Why You’ll Love This Recipe
This isn’t just any flatbread. It’s packed with a deliciously spiced potato and vegetable filling, making it a complete and satisfying meal. It’s perfect for a cozy weeknight dinner, a festive gathering, or even just a special treat for yourself. Plus, it’s surprisingly versatile – you can adjust the spice level and filling to your liking. It’s a fantastic way to enjoy a taste of India right in your own kitchen!
Ingredients
Here’s what you’ll need to make these amazing stuffed flatbreads:
- 175 ml lukewarm water
- 0.5 teaspoon sugar
- 1 teaspoon instant yeast
- 250 g all-purpose flour
- 1 tablespoon olive oil (plus 2 tablespoons for the filling)
- 1 teaspoon salt (plus 1 teaspoon for the filling)
- 4 potatoes
- 1 carrot
- 0.5 onion
- 0.5 green bell pepper
- 5 green onions
- 0.5 red bell pepper
- 1 tablespoon ginger-garlic paste
- 0.5 teaspoon garam masala
- 0.5 teaspoon red chili powder
- 1 teaspoon coriander seeds
- 1 teaspoon cumin seeds
- 0.5 teaspoon fennel seeds
- 0.5 lemon juice
- 2 tablespoons coriander leaves
Ingredient Notes
Let’s talk ingredients for a sec!
- Flour Power: I’ve used all-purpose flour here because it gives the flatbread a lovely soft texture. You can use whole wheat flour for a slightly nuttier flavor and added fiber, but the texture will be a bit denser. Feel free to experiment with a 50/50 blend!
- Spice is Nice: That blend of cumin, fennel, and coriander seeds? It’s the heart and soul of the flavor. Toasting them lightly before grinding (or using pre-ground) really brings out their aroma.
- Olive Oil Love: A little olive oil in the dough keeps it soft and pliable. And in the filling, it helps everything come together beautifully. You can substitute with vegetable oil if you prefer, but I find olive oil adds a lovely depth of flavor.
Step-By-Step Instructions
Alright, let’s get cooking!
- Dough Time: In a stand mixer (or a large bowl if you’re kneading by hand), combine the lukewarm water, sugar, and yeast. Let it sit for 5-10 minutes until foamy. Then, add the flour, olive oil, and salt. Mix until a smooth, elastic dough forms.

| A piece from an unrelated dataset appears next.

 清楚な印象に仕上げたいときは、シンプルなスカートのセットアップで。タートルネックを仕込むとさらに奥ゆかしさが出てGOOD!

- First Rise: Lightly grease a bowl with oil, place the dough inside, and cover it. Let it rise in a warm place for about 60 minutes, or until doubled in size. This is when the magic happens!
- Filling Prep: While the dough is rising, let’s make the filling. Boil the potatoes until tender, then mash them.
- Sauté the Flavors: Heat 2 tablespoons of olive oil in a pan over medium heat. Add the cumin seeds, fennel seeds, and coriander seeds. Sauté for a minute until fragrant.
- Veggie Power: Add the chopped onions, carrot, green bell pepper, and red bell pepper to the pan. Cook until they start to soften, about 5-7 minutes. Then, stir in the ginger-garlic paste and cook for another minute.
- Spice it Up: Add the garam masala, red chili powder, and salt to the pan. Cook for another minute, stirring constantly.
- Combine & Finish: Add the mashed potatoes, lemon juice, chopped green onions, and coriander leaves to the pan. Mix everything well and cook for a few more minutes until heated through. Taste and adjust seasonings as needed.
- Roll It Out: Once the dough has doubled, punch it down gently. Divide it into two equal portions. Roll each portion into a thin circle, about 8-10 inches in diameter.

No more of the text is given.